大規模言語モデルの進化:Transformerと事前学習の役割
大規模言語モデル(LLM)は、Transformerアーキテクチャと自己教師あり学習、特に「次の単語を予測」という事前学習によって飛躍的に成長しました。
Transformerは再帰的な処理をなくし、並列処理を可能にすることで、大規模なデータセットでの効率的な学習を可能にしました。
学習は自己教師あり学習が大部分を占め、その後に教師あり学習や強化学習が加わっています。
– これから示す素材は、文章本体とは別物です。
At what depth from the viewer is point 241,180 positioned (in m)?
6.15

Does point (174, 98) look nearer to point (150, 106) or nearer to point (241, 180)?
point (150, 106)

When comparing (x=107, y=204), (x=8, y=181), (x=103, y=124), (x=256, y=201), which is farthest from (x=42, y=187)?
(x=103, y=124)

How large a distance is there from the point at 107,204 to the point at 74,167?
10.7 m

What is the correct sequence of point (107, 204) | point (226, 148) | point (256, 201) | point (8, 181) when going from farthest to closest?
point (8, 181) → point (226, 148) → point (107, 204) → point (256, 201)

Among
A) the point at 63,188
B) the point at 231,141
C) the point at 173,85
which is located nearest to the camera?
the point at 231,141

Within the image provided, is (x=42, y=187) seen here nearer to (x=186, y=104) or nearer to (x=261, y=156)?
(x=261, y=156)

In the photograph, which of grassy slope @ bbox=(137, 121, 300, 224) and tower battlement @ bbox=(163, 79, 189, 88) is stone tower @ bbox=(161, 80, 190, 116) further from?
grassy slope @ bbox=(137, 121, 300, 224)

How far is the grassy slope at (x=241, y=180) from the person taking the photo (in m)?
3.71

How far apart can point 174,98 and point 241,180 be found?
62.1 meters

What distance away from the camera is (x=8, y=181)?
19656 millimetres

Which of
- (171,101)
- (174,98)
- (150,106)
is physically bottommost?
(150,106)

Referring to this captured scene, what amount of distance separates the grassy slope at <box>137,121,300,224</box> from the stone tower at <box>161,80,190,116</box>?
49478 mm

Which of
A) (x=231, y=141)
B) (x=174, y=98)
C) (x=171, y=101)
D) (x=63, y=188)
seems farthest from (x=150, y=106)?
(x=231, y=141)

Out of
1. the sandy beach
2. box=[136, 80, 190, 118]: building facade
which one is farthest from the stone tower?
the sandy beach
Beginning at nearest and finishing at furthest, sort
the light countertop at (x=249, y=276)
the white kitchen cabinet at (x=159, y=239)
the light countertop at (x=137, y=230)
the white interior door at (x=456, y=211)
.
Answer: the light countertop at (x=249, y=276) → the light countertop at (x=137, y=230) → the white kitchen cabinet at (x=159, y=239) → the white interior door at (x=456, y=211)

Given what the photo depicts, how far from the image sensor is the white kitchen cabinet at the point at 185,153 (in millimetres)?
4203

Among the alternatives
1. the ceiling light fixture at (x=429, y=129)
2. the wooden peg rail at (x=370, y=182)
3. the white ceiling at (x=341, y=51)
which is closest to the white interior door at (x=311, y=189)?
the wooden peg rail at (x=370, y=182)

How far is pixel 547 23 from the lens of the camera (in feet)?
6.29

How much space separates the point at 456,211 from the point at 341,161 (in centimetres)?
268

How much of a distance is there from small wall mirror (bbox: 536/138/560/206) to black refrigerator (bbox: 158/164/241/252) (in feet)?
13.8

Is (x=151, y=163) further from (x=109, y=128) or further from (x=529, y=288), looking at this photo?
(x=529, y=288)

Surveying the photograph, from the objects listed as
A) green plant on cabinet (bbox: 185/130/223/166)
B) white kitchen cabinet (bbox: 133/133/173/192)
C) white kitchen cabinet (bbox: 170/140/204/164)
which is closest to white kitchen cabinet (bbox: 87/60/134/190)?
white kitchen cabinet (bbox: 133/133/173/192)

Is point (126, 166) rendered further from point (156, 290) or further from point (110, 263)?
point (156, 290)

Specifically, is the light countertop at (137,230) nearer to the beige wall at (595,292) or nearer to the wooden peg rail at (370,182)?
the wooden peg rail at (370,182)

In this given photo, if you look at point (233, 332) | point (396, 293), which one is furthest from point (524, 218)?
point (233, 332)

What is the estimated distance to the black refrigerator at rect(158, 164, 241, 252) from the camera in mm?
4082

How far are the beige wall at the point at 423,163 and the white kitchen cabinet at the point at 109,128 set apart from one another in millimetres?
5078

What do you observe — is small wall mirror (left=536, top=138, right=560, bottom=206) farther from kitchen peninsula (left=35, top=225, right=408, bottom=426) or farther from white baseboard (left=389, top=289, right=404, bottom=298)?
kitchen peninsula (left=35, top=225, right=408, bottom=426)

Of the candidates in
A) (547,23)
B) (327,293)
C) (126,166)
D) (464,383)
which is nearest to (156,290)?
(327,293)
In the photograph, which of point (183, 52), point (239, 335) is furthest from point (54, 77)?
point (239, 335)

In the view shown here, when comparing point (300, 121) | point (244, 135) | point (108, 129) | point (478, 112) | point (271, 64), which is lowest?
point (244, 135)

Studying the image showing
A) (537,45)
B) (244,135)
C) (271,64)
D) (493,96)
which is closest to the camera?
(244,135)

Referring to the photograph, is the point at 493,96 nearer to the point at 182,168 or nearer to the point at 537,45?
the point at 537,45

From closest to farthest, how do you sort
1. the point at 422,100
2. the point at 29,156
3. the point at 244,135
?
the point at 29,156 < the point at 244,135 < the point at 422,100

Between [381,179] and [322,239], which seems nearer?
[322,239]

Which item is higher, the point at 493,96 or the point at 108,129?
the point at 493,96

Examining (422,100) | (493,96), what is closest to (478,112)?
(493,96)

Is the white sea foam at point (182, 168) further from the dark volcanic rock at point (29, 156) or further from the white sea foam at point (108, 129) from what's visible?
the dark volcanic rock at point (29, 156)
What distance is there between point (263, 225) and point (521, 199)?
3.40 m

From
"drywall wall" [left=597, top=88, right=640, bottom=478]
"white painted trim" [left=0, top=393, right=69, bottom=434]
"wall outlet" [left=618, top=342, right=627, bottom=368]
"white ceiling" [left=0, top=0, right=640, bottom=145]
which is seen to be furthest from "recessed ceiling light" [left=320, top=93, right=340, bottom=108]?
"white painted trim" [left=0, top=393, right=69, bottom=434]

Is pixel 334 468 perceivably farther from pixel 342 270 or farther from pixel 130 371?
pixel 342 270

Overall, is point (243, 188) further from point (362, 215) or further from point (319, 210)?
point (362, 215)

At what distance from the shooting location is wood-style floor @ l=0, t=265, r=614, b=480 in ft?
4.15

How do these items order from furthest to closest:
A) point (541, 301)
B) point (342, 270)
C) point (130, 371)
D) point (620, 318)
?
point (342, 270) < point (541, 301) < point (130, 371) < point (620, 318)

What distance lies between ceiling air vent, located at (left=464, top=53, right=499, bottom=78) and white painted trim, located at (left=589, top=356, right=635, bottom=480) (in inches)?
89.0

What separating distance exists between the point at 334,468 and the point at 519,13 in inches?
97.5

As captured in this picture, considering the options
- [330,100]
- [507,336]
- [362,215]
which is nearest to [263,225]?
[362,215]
OpenAIのGPTシリーズをはじめとする大規模言語モデル(LLM)は、その巨大な規模と高度な性能から、近年急速に注目を集めています。しかし、これらのモデルがどのようにしてこれほど大規模になり、その性能を実現しているのでしょうか? 本記事では、LLMの進化におけるTransformerアーキテクチャと事前学習の役割に焦点を当て、その背景と重要性を解説します。Transformerアーキテクチャは、LLMの性能を飛躍的に向上させた画期的な技術であり、その理解は、今後のAI技術の発展を考える上で不可欠です。
自己教師あり学習:学習データの制約を打破
機械学習において、教師あり学習は、人間がラベル付けしたデータを用いてモデルを訓練する方法です。しかし、この方法は、ラベル付け作業に膨大なコストがかかるという課題がありました。そこで注目されたのが自己教師あり学習です。自己教師あり学習では、インターネット上に存在する大量のテキストデータを利用し、「次に何が来るかを予測する」というタスクをモデルに学習させます。このプロセスを通じて、モデルは単語間の関係性や文脈理解といった、汎用的な知識を獲得することができます。Yann LeCun氏が提唱した「ケーキのアナロジー」では、自己教師あり学習はケーキの大部分を占めるとされており、その重要性を示しています。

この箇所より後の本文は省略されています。